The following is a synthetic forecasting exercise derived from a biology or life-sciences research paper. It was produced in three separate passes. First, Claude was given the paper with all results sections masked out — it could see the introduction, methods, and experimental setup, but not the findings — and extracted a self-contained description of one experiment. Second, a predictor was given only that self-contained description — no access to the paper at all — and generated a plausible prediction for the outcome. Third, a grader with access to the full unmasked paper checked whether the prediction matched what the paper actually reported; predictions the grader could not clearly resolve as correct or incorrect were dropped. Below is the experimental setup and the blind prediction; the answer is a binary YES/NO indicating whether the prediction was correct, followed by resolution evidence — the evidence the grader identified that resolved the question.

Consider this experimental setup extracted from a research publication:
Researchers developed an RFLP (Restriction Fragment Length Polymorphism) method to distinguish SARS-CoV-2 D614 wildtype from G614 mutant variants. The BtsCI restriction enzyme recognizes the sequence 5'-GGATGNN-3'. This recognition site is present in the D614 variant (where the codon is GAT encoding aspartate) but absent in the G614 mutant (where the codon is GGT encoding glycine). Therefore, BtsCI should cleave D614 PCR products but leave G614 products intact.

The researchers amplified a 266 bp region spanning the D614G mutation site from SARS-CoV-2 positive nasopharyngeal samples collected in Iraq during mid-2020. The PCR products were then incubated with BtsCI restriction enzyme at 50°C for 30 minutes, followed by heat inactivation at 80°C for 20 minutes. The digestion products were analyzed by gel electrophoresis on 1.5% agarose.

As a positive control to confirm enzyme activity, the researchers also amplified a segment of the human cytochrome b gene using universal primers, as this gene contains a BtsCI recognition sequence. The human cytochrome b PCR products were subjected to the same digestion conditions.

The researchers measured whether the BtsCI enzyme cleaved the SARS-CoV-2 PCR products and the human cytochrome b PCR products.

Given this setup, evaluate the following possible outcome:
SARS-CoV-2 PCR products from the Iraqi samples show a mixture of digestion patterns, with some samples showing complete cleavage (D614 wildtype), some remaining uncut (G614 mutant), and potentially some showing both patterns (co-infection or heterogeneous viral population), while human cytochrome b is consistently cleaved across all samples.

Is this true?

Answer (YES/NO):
________________________
What is needed is one number, the count of lines in the listing above that contain the word "outcome".

Answer to the problem
2